SLR have worked across Australia with Mental Health Service Facilities (MHSF) seeking development approvals, and can identify and respond to the limitations of the generic parking assumptions and planning controls made for Hospital sites.

Across the majority of jurisdictions, the car park rates identified for Hospitals relate to bed and staffing numbers, and can outline vastly different rates. Very rarely is any distinction made on whether a hospital is public or private, critical care or research, regional or metro, short or long stay. Not surprisingly, assumptions and studies informing the rates are often over 30 years old, and certainly have not accounted for changes to health service delivery, changing trends in how people come to hospital sites, or the implementation of on-site paid parking.

In considering the different types of hospitals that collectively receive the same parking assumptions, the oversimplification is evident. It would be intuitively understood that a maternity ward is likely to have a peak parking demand from visitors in the evening period. Whereas a day surgery procedure hospital will not have any visitors, but require that patients be dropped off and collected for duty-of-care reasons. These dynamics will be significantly different, both in terms of likelihood and profile of car-based demand.

In a MHSF setting, in-patients are typically not permitted to drive to site, and their length of stay and scheduling of visitors is undertaken in a significantly different context to a surgical hospital. Typically, the level of staffing would also be different, noting no surgical functions or post-operative care are being carried out on the site.

Our Transport Advisory and Planning teams have extensive experience in all aspects of health care operations, and the impacts on travel and parking demand. Factoring in all the complexities noted, SLR implements an alternate traffic engineering approach that has been developed to estimate the demand for parking associated with the proposed mental healthcare development. This approach is informed by a ‘first-principles’ assessment of the staff, patient and visitor travel demands and behaviours.

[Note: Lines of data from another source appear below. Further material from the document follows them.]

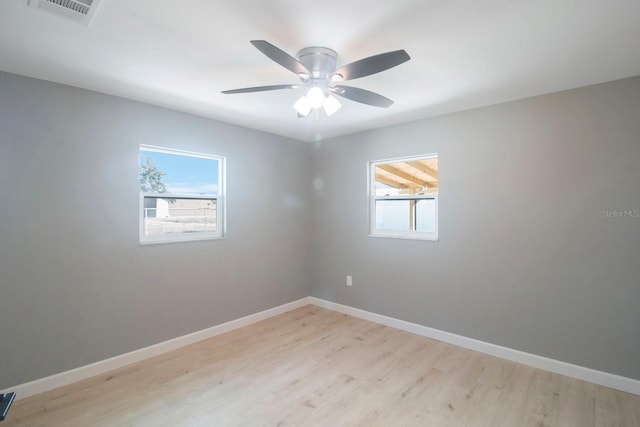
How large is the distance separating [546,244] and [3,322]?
4447 mm

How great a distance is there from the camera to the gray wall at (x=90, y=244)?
225 cm

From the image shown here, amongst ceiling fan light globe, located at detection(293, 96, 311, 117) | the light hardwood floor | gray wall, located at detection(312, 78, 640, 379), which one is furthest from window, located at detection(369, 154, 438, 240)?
ceiling fan light globe, located at detection(293, 96, 311, 117)

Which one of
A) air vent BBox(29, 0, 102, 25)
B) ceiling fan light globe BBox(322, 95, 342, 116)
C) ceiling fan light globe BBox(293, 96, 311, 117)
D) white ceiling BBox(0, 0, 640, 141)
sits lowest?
ceiling fan light globe BBox(293, 96, 311, 117)

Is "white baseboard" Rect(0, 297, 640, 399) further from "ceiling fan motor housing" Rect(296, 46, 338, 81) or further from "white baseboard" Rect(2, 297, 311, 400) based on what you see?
"ceiling fan motor housing" Rect(296, 46, 338, 81)

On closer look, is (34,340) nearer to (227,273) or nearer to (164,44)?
(227,273)

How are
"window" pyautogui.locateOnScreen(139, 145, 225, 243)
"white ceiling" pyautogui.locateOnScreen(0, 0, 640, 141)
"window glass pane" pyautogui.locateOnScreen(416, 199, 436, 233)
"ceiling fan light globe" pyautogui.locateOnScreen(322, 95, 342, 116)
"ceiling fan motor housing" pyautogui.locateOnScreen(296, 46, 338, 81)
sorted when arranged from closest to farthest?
1. "white ceiling" pyautogui.locateOnScreen(0, 0, 640, 141)
2. "ceiling fan motor housing" pyautogui.locateOnScreen(296, 46, 338, 81)
3. "ceiling fan light globe" pyautogui.locateOnScreen(322, 95, 342, 116)
4. "window" pyautogui.locateOnScreen(139, 145, 225, 243)
5. "window glass pane" pyautogui.locateOnScreen(416, 199, 436, 233)

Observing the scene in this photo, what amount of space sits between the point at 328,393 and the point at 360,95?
7.40 ft

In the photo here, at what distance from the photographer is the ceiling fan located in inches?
62.9

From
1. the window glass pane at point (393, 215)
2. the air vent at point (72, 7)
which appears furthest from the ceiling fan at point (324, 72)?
the window glass pane at point (393, 215)

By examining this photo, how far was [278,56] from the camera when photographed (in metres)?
1.55

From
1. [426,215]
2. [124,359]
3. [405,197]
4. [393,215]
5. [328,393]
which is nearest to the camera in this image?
[328,393]

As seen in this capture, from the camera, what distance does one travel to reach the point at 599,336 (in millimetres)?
2430

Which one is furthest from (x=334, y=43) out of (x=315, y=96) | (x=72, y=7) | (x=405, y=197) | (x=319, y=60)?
(x=405, y=197)

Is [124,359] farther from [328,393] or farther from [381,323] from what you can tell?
[381,323]
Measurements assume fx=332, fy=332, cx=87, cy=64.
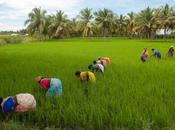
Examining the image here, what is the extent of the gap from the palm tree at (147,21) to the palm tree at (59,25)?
11.7 m

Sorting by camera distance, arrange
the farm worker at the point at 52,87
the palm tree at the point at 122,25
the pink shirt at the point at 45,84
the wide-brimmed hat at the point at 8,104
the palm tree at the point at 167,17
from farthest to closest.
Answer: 1. the palm tree at the point at 122,25
2. the palm tree at the point at 167,17
3. the pink shirt at the point at 45,84
4. the farm worker at the point at 52,87
5. the wide-brimmed hat at the point at 8,104

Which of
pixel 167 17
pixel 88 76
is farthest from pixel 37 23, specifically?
pixel 88 76

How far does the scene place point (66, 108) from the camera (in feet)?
15.5

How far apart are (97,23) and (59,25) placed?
7300 mm

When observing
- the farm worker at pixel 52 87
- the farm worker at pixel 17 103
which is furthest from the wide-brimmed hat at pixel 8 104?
the farm worker at pixel 52 87

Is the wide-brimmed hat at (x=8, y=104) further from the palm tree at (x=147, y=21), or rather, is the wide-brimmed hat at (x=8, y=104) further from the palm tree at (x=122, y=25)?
the palm tree at (x=122, y=25)

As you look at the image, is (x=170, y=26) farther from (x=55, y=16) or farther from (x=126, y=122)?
(x=126, y=122)

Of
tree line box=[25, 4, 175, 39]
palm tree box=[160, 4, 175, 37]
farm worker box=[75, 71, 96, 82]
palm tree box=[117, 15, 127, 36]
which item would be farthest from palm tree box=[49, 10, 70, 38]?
farm worker box=[75, 71, 96, 82]

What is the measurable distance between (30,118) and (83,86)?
1.88 meters

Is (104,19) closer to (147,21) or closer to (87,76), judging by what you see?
(147,21)

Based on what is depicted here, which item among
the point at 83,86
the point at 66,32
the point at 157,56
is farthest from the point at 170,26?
the point at 83,86

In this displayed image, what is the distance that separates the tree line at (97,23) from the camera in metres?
50.9

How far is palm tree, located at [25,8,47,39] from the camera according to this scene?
53112mm

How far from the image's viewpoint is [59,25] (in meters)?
53.6
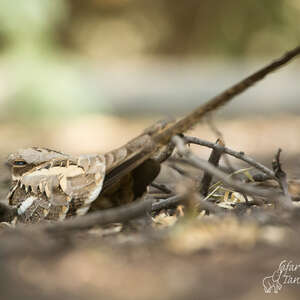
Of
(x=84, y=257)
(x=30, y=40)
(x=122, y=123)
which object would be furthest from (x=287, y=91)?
(x=84, y=257)

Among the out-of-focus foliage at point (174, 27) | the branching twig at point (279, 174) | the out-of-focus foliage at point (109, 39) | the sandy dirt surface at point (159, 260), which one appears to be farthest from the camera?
the out-of-focus foliage at point (174, 27)

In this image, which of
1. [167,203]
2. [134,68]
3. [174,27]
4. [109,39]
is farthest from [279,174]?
[174,27]

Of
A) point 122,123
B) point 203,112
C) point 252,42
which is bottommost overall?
point 122,123

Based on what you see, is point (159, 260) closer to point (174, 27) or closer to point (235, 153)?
point (235, 153)

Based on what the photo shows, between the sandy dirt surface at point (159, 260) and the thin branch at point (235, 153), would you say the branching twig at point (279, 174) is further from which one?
the sandy dirt surface at point (159, 260)

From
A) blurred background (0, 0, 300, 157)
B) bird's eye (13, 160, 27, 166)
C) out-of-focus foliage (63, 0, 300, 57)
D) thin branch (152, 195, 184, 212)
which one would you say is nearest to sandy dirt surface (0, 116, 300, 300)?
thin branch (152, 195, 184, 212)

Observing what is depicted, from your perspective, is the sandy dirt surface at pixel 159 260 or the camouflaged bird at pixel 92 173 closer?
the sandy dirt surface at pixel 159 260

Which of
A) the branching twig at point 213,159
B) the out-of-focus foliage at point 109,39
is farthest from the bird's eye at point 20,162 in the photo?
the out-of-focus foliage at point 109,39

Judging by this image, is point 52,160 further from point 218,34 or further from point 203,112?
point 218,34
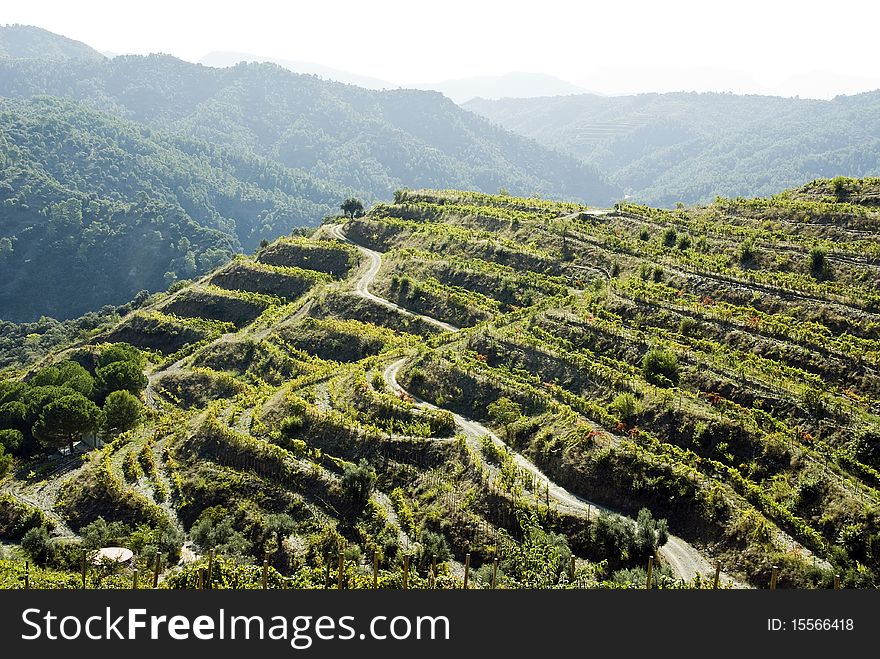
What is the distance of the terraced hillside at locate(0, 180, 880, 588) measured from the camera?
120ft

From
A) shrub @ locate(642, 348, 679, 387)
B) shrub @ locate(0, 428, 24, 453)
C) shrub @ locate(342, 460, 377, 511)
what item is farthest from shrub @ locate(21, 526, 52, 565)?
shrub @ locate(642, 348, 679, 387)

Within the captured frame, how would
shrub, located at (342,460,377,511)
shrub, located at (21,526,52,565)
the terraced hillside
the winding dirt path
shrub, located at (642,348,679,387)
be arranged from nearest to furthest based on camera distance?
the winding dirt path < the terraced hillside < shrub, located at (21,526,52,565) < shrub, located at (342,460,377,511) < shrub, located at (642,348,679,387)

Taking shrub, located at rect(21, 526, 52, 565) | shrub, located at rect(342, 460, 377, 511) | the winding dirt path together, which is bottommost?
shrub, located at rect(21, 526, 52, 565)

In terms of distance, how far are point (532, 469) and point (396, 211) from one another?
80516 mm

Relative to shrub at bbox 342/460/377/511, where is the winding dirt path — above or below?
above

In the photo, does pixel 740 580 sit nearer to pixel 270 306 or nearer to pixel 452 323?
pixel 452 323

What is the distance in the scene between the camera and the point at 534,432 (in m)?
49.0

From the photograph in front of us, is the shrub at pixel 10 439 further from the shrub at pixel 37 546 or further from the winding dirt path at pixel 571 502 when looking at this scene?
the winding dirt path at pixel 571 502

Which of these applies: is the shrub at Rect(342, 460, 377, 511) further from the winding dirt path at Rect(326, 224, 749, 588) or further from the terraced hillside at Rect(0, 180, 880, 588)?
the winding dirt path at Rect(326, 224, 749, 588)

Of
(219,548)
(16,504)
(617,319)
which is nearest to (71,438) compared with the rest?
(16,504)

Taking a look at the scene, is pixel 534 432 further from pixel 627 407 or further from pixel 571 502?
pixel 571 502

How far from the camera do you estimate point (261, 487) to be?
4653 cm

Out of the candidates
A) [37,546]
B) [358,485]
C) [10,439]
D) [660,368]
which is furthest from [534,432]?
[10,439]

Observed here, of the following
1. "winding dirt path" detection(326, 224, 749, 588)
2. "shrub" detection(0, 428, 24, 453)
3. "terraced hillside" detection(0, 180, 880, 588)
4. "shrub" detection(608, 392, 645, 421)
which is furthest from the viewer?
"shrub" detection(0, 428, 24, 453)
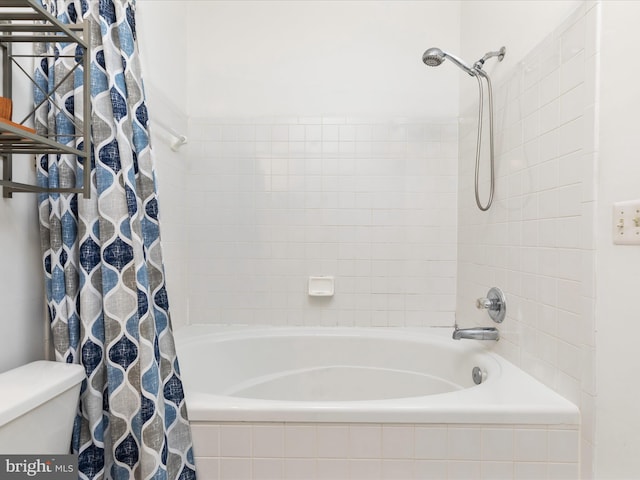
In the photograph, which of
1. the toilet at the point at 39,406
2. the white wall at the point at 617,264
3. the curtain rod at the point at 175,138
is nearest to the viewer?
the toilet at the point at 39,406

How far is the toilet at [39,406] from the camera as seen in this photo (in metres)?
0.77

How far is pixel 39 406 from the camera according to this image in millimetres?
854

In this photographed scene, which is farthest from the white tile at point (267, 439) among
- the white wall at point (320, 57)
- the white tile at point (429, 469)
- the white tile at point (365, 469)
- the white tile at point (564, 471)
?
the white wall at point (320, 57)

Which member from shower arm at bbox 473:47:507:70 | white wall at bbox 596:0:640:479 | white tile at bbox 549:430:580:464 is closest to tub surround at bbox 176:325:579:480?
white tile at bbox 549:430:580:464

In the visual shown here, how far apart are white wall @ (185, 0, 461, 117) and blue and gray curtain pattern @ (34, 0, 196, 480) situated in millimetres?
1149

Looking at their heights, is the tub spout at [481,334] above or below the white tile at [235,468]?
above

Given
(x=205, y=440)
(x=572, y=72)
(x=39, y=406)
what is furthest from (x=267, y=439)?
(x=572, y=72)

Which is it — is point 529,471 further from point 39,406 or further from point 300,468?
Answer: point 39,406

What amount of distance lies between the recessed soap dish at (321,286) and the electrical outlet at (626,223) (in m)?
1.38

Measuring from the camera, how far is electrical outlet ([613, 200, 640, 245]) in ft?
3.19

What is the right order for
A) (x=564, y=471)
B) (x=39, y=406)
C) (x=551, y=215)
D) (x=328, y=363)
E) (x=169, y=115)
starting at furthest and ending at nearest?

The approach has been adopted by SLR on other similar mental health sites across Australia and has been approved by other local government authorities. In addition to a first principles assessment, a desktop study of car parking rates provided by similar facilities is also presented, for comparison to the carpark supply proposed for the mental healthcare facility.

As a result, SLR have a centralised data baseline that can provide a detailed and accurate analysis of the peak parking demand for a MHSF, that can be utilised to inform and justify a development proposal from a parking perspective.